The Wi-Fi Alliance has announced the beginning of certification for WPA3-enabled devices, the first major revision to Wi-Fi security since WPA2 was introduced in 2004. The new standard was announced this January following industry reaction to the KRACK vulnerability disclosed in October 2017. As the KRACK flaw is an oversight in the design of the WPA2 protocol–not a specific vendor implementation–a new standard with more robust security measures was required to address the issue.
Additional enhancements were added as part of WPA3. As with WPA2, it is available in both “Personal” and “Enterprise” configurations. According to a press release, WPA3-Enterprise includes “the equivalent of 192-bit cryptographic strength,” while both include additional security protections for situations in which users choose insufficiently complex passwords.

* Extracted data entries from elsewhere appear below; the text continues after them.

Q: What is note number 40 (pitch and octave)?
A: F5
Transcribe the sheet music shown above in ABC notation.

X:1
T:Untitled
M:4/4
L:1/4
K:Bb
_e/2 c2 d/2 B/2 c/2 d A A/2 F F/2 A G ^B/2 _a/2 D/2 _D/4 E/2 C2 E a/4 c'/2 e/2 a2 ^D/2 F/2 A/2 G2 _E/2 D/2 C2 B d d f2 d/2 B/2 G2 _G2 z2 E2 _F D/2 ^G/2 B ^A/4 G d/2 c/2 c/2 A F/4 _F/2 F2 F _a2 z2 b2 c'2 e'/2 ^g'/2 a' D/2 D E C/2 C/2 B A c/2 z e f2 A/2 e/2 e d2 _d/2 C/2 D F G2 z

WPA3 includes a function called Simultaneous Authentication of Equals, which protects against password guessing by malicious actors, as an important mitigation for the KRACK attack. While previous standards could allow a malicious actor to capture transmissions and brute-force crack the password from those captured transmissions, this will no longer be possible under WPA3, the release noted. SAE is a replacement for Pre-shared Key (PSK) in WPA2.
The Wi-Fi Alliance has also introduced a new method for joining devices to a network called Wi-Fi CERTIFIED Easy Connect, which allows users to scan a QR code printed on a given device using a smartphone to connect the device to a given Wi-Fi network, the release said. This is intended to reduce difficulties for connecting devices with limited or no displays, as is often the case with IoT devices. This feature will be available for WPA2 and WPA3 devices.
SEE: Network security policy (Tech Pro Research)
While device certification has now started, WPA3 availability will not be immediate. Existing devices can receive the ability to use WPA3 through firmware upgrades, though this naturally depends on the willingness of the device manufacturer to provide this capability for existing devices rather than require the purchase of new products. That said, devices with WPA3 support can still connect with WPA2 devices, so the transition will not disrupt the use of existing devices.
While WPA3 support is not a requirement for new devices (yet), it is expected that new models of routers and access points that support the new 802.11ax standard expected to be released in 2019 will support the new standard. 802.11ax is designed to operate between 1 GHz and 5 GHz bands, including the 2.4 GHz band unsupported by 802.11ac. It brings higher speeds to connected devices by extending Muti-user MIMO to both the uplink and downlink directions, as well as orthogonal frequency-division multiple access (OFDMA), a digital modulation technique which was first popularized in WiMAX.
SEE: Brute force and dictionary attacks: A cheat sheet (TechRepublic)
Building a slide deck, pitch, or presentation? Here are the big takeaways:
- Certification for WPA3-enabled devices has begun, as part of the first major revision to Wi-Fi security since WPA2 was introduced in 2004.
- Existing devices can receive the ability to use WPA3 through firmware upgrades, though this naturally depends on the willingness of the device manufacturer to provide this capability for existing devices rather than require the purchase of new products.